▶ **Problem to solve**: Could you set down every record below exactly as it appears?

▶ **Recorded information**:

● ● ● ● ●

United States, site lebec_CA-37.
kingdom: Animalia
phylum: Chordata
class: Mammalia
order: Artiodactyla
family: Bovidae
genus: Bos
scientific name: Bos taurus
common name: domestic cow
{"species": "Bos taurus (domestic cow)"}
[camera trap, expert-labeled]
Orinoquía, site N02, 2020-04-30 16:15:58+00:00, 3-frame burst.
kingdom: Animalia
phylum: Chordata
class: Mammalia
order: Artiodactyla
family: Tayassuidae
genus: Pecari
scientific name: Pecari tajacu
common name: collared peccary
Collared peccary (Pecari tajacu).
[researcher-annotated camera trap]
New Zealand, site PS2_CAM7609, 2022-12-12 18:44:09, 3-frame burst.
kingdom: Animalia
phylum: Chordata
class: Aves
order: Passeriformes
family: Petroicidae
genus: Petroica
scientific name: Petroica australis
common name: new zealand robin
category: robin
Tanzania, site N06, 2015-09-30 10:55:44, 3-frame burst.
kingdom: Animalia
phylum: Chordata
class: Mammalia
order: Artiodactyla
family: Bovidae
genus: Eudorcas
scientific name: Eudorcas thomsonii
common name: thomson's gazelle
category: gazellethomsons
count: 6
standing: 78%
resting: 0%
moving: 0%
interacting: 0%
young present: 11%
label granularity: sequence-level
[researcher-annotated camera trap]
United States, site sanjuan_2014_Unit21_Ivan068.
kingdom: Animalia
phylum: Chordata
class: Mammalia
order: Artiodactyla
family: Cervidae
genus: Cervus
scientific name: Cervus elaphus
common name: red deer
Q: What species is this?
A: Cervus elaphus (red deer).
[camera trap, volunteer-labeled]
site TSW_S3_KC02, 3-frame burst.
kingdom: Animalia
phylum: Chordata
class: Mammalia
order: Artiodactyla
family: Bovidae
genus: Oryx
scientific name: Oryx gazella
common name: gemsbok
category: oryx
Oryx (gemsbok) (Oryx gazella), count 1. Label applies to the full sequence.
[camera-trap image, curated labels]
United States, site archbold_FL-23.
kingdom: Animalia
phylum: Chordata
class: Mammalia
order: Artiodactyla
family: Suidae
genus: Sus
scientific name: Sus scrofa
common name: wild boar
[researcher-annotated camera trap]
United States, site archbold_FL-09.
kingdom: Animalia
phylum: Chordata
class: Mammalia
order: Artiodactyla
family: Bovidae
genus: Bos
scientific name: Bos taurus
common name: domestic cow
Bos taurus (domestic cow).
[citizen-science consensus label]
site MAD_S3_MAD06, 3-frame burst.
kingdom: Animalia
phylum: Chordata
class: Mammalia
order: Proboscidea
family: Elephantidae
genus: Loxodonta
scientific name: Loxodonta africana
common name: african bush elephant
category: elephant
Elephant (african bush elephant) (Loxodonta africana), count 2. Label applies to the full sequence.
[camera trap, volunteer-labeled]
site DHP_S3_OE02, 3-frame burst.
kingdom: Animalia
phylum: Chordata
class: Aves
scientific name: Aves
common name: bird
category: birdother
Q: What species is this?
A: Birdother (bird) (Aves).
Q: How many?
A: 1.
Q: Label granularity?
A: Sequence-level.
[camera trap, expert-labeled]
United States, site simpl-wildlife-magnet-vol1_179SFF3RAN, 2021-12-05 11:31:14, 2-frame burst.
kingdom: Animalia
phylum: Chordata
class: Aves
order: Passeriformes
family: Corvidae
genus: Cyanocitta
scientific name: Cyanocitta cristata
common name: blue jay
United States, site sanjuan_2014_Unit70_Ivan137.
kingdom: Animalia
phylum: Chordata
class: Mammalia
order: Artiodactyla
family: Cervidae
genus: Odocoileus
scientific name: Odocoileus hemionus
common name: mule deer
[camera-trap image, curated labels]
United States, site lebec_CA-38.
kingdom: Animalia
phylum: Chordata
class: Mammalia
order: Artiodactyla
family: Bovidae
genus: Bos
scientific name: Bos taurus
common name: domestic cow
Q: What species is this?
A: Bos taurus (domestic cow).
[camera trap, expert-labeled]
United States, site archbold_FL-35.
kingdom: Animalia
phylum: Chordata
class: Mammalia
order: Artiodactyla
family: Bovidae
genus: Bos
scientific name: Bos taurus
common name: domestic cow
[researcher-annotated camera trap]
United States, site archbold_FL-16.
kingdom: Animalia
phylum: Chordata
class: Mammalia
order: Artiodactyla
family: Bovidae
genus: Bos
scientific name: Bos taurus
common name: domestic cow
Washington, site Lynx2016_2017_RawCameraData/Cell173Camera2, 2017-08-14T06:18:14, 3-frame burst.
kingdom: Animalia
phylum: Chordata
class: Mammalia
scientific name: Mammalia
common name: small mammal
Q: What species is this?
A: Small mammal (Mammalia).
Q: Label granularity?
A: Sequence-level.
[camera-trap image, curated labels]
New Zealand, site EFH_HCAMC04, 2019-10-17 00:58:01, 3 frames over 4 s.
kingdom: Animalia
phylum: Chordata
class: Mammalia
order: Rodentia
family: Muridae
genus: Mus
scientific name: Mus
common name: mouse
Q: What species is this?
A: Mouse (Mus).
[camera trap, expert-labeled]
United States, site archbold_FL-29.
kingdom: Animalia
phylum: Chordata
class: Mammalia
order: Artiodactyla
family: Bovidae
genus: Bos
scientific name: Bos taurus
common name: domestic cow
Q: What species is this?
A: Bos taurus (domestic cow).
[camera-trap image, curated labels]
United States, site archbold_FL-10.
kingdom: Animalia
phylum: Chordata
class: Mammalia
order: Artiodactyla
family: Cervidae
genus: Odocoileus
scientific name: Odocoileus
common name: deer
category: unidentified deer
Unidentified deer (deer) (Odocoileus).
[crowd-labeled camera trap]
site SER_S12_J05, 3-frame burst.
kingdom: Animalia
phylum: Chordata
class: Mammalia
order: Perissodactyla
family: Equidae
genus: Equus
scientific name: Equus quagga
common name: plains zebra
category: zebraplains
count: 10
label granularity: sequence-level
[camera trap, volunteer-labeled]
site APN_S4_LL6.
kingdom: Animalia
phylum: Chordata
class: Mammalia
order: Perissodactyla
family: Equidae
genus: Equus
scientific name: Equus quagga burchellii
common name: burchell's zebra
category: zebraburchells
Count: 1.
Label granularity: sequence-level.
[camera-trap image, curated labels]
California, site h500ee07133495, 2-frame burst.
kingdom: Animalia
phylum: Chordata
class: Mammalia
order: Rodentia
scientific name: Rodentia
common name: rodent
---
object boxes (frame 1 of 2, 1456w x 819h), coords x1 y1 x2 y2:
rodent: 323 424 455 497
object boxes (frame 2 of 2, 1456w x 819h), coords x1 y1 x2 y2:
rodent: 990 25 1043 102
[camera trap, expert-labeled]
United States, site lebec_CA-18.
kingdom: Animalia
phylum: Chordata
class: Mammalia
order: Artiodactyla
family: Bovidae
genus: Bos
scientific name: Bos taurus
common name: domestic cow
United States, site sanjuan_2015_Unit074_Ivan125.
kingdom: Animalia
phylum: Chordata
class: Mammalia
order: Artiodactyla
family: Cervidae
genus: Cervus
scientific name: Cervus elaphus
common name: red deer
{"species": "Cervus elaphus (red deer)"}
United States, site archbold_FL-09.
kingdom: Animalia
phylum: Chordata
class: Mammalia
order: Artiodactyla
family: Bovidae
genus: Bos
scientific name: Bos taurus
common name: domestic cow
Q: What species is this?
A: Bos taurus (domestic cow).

● ● ● ● ●

▶ **Task response**:
United States, site lebec_CA-37.
kingdom: Animalia
phylum: Chordata
class: Mammalia
order: Artiodactyla
family: Bovidae
genus: Bos
scientific name: Bos taurus
common name: domestic cow
{"species": "Bos taurus (domestic cow)"}
[camera trap, expert-labeled]
Orinoquía, site N02, 2020-04-30 16:15:58+00:00, 3-frame burst.
kingdom: Animalia
phylum: Chordata
class: Mammalia
order: Artiodactyla
family: Tayassuidae
genus: Pecari
scientific name: Pecari tajacu
common name: collared peccary
Collared peccary (Pecari tajacu).
[researcher-annotated camera trap]
New Zealand, site PS2_CAM7609, 2022-12-12 18:44:09, 3-frame burst.
kingdom: Animalia
phylum: Chordata
class: Aves
order: Passeriformes
family: Petroicidae
genus: Petroica
scientific name: Petroica australis
common name: new zealand robin
category: robin
Tanzania, site N06, 2015-09-30 10:55:44, 3-frame burst.
kingdom: Animalia
phylum: Chordata
class: Mammalia
order: Artiodactyla
family: Bovidae
genus: Eudorcas
scientific name: Eudorcas thomsonii
common name: thomson's gazelle
category: gazellethomsons
count: 6
standing: 78%
resting: 0%
moving: 0%
interacting: 0%
young present: 11%
label granularity: sequence-level
[researcher-annotated camera trap]
United States, site sanjuan_2014_Unit21_Ivan068.
kingdom: Animalia
phylum: Chordata
class: Mammalia
order: Artiodactyla
family: Cervidae
genus: Cervus
scientific name: Cervus elaphus
common name: red deer
Q: What species is this?
A: Cervus elaphus (red deer).
[camera trap, volunteer-labeled]
site TSW_S3_KC02, 3-frame burst.
kingdom: Animalia
phylum: Chordata
class: Mammalia
order: Artiodactyla
family: Bovidae
genus: Oryx
scientific name: Oryx gazella
common name: gemsbok
category: oryx
Oryx (gemsbok) (Oryx gazella), count 1. Label applies to the full sequence.
[camera-trap image, curated labels]
United States, site archbold_FL-23.
kingdom: Animalia
phylum: Chordata
class: Mammalia
order: Artiodactyla
family: Suidae
genus: Sus
scientific name: Sus scrofa
common name: wild boar
[researcher-annotated camera trap]
United States, site archbold_FL-09.
kingdom: Animalia
phylum: Chordata
class: Mammalia
order: Artiodactyla
family: Bovidae
genus: Bos
scientific name: Bos taurus
common name: domestic cow
Bos taurus (domestic cow).
[citizen-science consensus label]
site MAD_S3_MAD06, 3-frame burst.
kingdom: Animalia
phylum: Chordata
class: Mammalia
order: Proboscidea
family: Elephantidae
genus: Loxodonta
scientific name: Loxodonta africana
common name: african bush elephant
category: elephant
Elephant (african bush elephant) (Loxodonta africana), count 2. Label applies to the full sequence.
[camera trap, volunteer-labeled]
site DHP_S3_OE02, 3-frame burst.
kingdom: Animalia
phylum: Chordata
class: Aves
scientific name: Aves
common name: bird
category: birdother
Q: What species is this?
A: Birdother (bird) (Aves).
Q: How many?
A: 1.
Q: Label granularity?
A: Sequence-level.
[camera trap, expert-labeled]
United States, site simpl-wildlife-magnet-vol1_179SFF3RAN, 2021-12-05 11:31:14, 2-frame burst.
kingdom: Animalia
phylum: Chordata
class: Aves
order: Passeriformes
family: Corvidae
genus: Cyanocitta
scientific name: Cyanocitta cristata
common name: blue jay
United States, site sanjuan_2014_Unit70_Ivan137.
kingdom: Animalia
phylum: Chordata
class: Mammalia
order: Artiodactyla
family: Cervidae
genus: Odocoileus
scientific name: Odocoileus hemionus
common name: mule deer
[camera-trap image, curated labels]
United States, site lebec_CA-38.
kingdom: Animalia
phylum: Chordata
class: Mammalia
order: Artiodactyla
family: Bovidae
genus: Bos
scientific name: Bos taurus
common name: domestic cow
Q: What species is this?
A: Bos taurus (domestic cow).
[camera trap, expert-labeled]
United States, site archbold_FL-35.
kingdom: Animalia
phylum: Chordata
class: Mammalia
order: Artiodactyla
family: Bovidae
genus: Bos
scientific name: Bos taurus
common name: domestic cow
[researcher-annotated camera trap]
United States, site archbold_FL-16.
kingdom: Animalia
phylum: Chordata
class: Mammalia
order: Artiodactyla
family: Bovidae
genus: Bos
scientific name: Bos taurus
common name: domestic cow
Washington, site Lynx2016_2017_RawCameraData/Cell173Camera2, 2017-08-14T06:18:14, 3-frame burst.
kingdom: Animalia
phylum: Chordata
class: Mammalia
scientific name: Mammalia
common name: small mammal
Q: What species is this?
A: Small mammal (Mammalia).
Q: Label granularity?
A: Sequence-level.
[camera-trap image, curated labels]
New Zealand, site EFH_HCAMC04, 2019-10-17 00:58:01, 3 frames over 4 s.
kingdom: Animalia
phylum: Chordata
class: Mammalia
order: Rodentia
family: Muridae
genus: Mus
scientific name: Mus
common name: mouse
Q: What species is this?
A: Mouse (Mus).
[camera trap, expert-labeled]
United States, site archbold_FL-29.
kingdom: Animalia
phylum: Chordata
class: Mammalia
order: Artiodactyla
family: Bovidae
genus: Bos
scientific name: Bos taurus
common name: domestic cow
Q: What species is this?
A: Bos taurus (domestic cow).
[camera-trap image, curated labels]
United States, site archbold_FL-10.
kingdom: Animalia
phylum: Chordata
class: Mammalia
order: Artiodactyla
family: Cervidae
genus: Odocoileus
scientific name: Odocoileus
common name: deer
category: unidentified deer
Unidentified deer (deer) (Odocoileus).
[crowd-labeled camera trap]
site SER_S12_J05, 3-frame burst.
kingdom: Animalia
phylum: Chordata
class: Mammalia
order: Perissodactyla
family: Equidae
genus: Equus
scientific name: Equus quagga
common name: plains zebra
category: zebraplains
count: 10
label granularity: sequence-level
[camera trap, volunteer-labeled]
site APN_S4_LL6.
kingdom: Animalia
phylum: Chordata
class: Mammalia
order: Perissodactyla
family: Equidae
genus: Equus
scientific name: Equus quagga burchellii
common name: burchell's zebra
category: zebraburchells
Count: 1.
Label granularity: sequence-level.
[camera-trap image, curated labels]
California, site h500ee07133495, 2-frame burst.
kingdom: Animalia
phylum: Chordata
class: Mammalia
order: Rodentia
scientific name: Rodentia
common name: rodent
---
object boxes (frame 1 of 2, 1456w x 819h), coords x1 y1 x2 y2:
rodent: 323 424 455 497
object boxes (frame 2 of 2, 1456w x 819h), coords x1 y1 x2 y2:
rodent: 990 25 1043 102
[camera trap, expert-labeled]
United States, site lebec_CA-18.
kingdom: Animalia
phylum: Chordata
class: Mammalia
order: Artiodactyla
family: Bovidae
genus: Bos
scientific name: Bos taurus
common name: domestic cow
United States, site sanjuan_2015_Unit074_Ivan125.
kingdom: Animalia
phylum: Chordata
class: Mammalia
order: Artiodactyla
family: Cervidae
genus: Cervus
scientific name: Cervus elaphus
common name: red deer
{"species": "Cervus elaphus (red deer)"}
United States, site archbold_FL-09.
kingdom: Animalia
phylum: Chordata
class: Mammalia
order: Artiodactyla
family: Bovidae
genus: Bos
scientific name: Bos taurus
common name: domestic cow
Q: What species is this?
A: Bos taurus (domestic cow).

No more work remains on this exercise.